He had no time to think of Joe Morelli, however. His mind sprang back to the situation in which he found himself. He had to do something to free Grandma and Jimmy; he had to think of a plan. But it was hard to think with that Mr. Anthony Swift sitting there, so smug and crookedly smiling; he must have been the one who had callously struck Champ over the head with a two-by-four. He was dangerous—he might well hurt Jimmy and Grandma. And me, too, Djuna thought. We must give him whatever he wants
—anything
he wants, whether it’s Jimmy’s chest, or information, or anything else.

This resolve was strengthened considerably by the sight of what Mr. Swift now brought casually out of his pocket: a large black pistol with a bulky mechanism screwed onto its barrel. A gun with a silencer! Djuna was certain that was what it was, although he had never seen one before. He felt his stomach muscles tighten as the evil-looking muzzle was waved in his direction by Mr. Swift’s small, well-manicured hand. But the gun did not remain aimed at him for long. It passed on and slowly centered on Grandma. There it held steady, its metal eye looking straight at Grandma’s head.

Joe Morelli spoke first. “Listen, Swift,” he said in an unhappy voice, “I didn’t hire on for this rough stuff. Kids and old ladies—you told me….”

Without raising his voice, Mr. Swift said, “Kindly be quiet, Morelli. I know what I’m doing. This is the only possible way to get it now.
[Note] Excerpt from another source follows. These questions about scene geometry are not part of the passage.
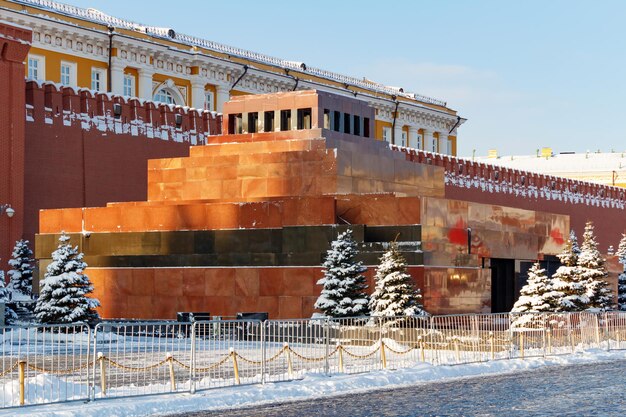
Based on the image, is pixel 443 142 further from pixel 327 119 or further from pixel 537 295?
pixel 537 295

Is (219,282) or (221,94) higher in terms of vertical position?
(221,94)

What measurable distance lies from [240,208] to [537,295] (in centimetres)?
627

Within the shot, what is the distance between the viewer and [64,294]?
22.1 metres

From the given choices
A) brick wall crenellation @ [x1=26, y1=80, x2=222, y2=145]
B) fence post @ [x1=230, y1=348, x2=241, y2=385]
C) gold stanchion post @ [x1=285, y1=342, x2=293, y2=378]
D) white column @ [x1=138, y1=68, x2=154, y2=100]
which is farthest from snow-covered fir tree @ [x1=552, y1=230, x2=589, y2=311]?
white column @ [x1=138, y1=68, x2=154, y2=100]

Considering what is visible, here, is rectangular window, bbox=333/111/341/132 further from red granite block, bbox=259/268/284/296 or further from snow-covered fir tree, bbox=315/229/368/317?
snow-covered fir tree, bbox=315/229/368/317

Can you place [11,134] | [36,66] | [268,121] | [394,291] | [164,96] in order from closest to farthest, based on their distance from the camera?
[394,291]
[268,121]
[11,134]
[36,66]
[164,96]

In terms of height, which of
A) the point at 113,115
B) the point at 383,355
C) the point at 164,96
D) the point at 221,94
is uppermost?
the point at 221,94

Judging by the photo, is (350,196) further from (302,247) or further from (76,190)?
(76,190)

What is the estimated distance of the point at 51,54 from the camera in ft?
125

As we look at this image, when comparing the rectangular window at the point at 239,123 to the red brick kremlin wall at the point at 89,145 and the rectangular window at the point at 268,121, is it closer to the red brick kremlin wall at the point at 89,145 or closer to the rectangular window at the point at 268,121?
the rectangular window at the point at 268,121

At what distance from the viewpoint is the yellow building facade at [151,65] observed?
37.9 meters

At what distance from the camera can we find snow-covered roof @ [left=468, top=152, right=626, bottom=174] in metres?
70.1

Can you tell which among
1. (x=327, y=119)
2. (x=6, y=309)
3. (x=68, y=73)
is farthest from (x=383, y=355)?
(x=68, y=73)

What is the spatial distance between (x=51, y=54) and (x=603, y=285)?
64.0 ft
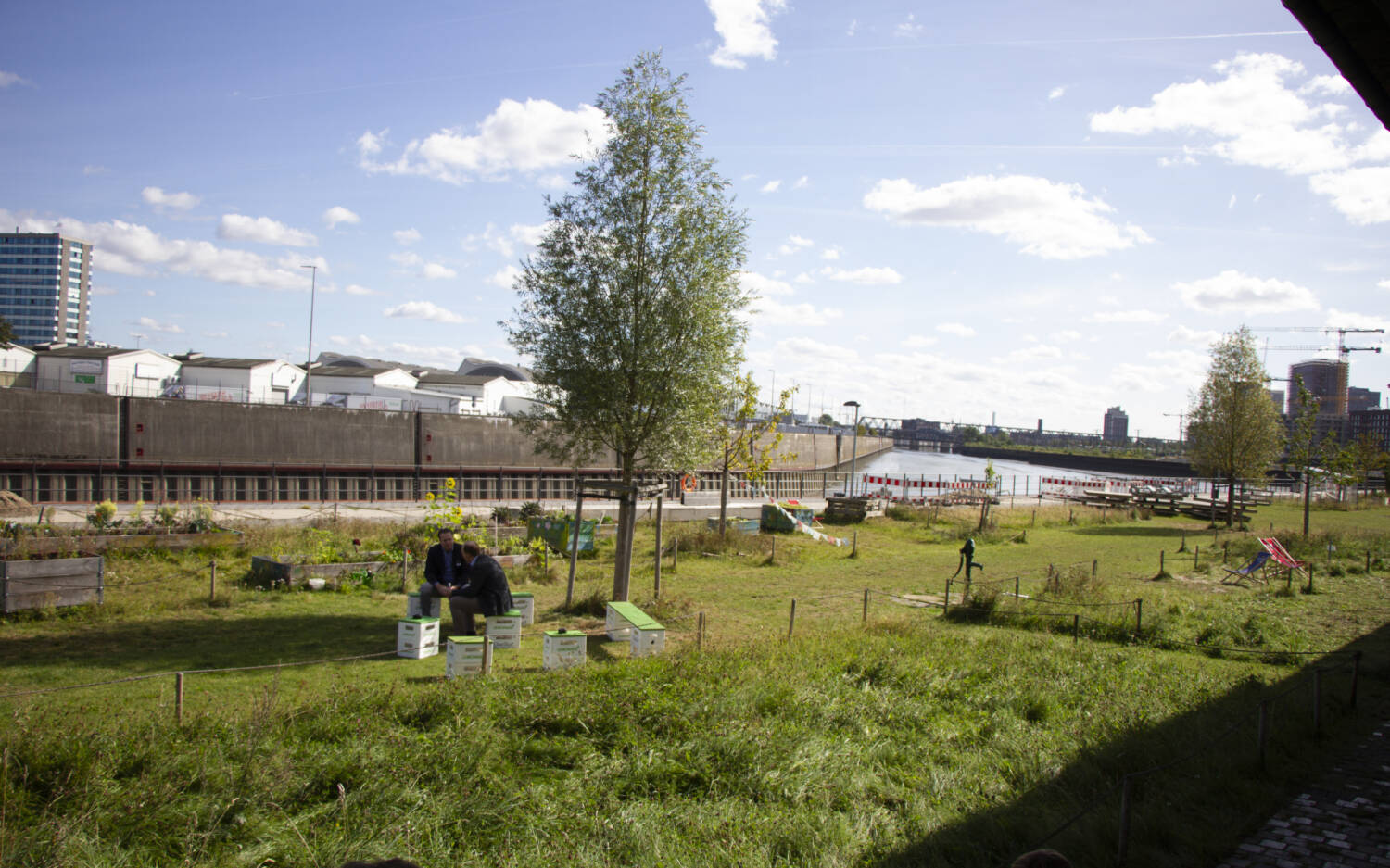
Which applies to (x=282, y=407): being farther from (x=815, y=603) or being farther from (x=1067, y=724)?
(x=1067, y=724)

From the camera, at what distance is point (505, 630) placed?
1111 cm

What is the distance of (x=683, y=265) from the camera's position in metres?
14.5

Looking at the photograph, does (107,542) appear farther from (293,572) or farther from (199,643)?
(199,643)

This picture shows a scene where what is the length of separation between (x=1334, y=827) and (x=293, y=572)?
14.8 m

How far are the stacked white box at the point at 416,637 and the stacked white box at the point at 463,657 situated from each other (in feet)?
3.34

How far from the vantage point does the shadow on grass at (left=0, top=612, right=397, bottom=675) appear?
379 inches

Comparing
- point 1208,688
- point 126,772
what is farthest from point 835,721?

And Grandma here is just the one to tell us what we want to know.” He turned his tinted lenses toward Grandma and waved the gun. “Aren’t you, Grandma?”

Grandma could only shake her head and mumble through her gag.

Swift laughed. “Oh, you can’t talk, Grandma,” he said. “Well, we’ll soon fix that.” He reached with his free hand toward her, smiling a very unpleasant smile.

“Wait a minute,” Joe Morelli pleaded. “Don’t hurt anybody, now! It’s bad enough getting mixed up in a caper like this without having to take a rap for aggravated assault, or—or worse….”

Swift said viciously from the corner of his mouth, “I told you to
shut up.”
Morelli sat back on the sofa; he kept watching Swift anxiously.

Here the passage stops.